There are a large number of people running for public office who continue to assure us that not only do we have an “individual right” to an ever-expanding list of material goods and services, but that is it the proper function of government to provide them for us at the involuntary expense of our fellow citizens. This is not a new idea.
The United Nations produced a list of economic, social and cultural “rights” in 1948. So has the Democratic Party platform over the years. The reality that you have to violate Peter’s rights in order to pay Paul doesn’t seem to bother adherents of that philosophy.
When I served on a Pennsylvania school board, we were required by law to have a balanced budget. We could not operate at a deficit. Because of that, we did not self-insure against the health risk.

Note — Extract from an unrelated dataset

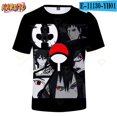thumbnail image 1 of Anime Uzumaki Naruto Summer Men Women Children T-shirt 3D Short Sleeve Print T Shirt Breathable Tops Cool Streetwear TeeXS Gao Jinjia LED, 1 of 2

We purchased group medical insurance for our employees and let the insurer take the risk. To self-insure would have been to write a blank check on the school district and indirectly on our local taxpayers.
Medicare for All would be a bigger blank check drawn on the federal government than Medicare is now, and Medicare is already on a glide path to insufficiency.
The fatal flaw of government insurance programs is politics. Pandering politicians promise ever-bigger financial benefits while at the same time being unwilling to charge risk-appropriate premiums or taxes, and they buy us off with the promise that it can all be paid for by taxing “the rich.” The inevitable result will be much higher taxes down the road and lower payments to medical providers and hospitals.
Finally, are we willing to turn the medical profession into a 21st-century version of involuntary servitude? Will we force ‘doctors and nurses to treat us for whatever the government is willing to pay? Remember, low prices tend to not only increase demand but also to decrease supply. If doctors and nurses go on strike and hospitals close, who is going to provide us with our alleged “right” to health care? I would not care to go under the knife of a surgeon who was forced to operate on me.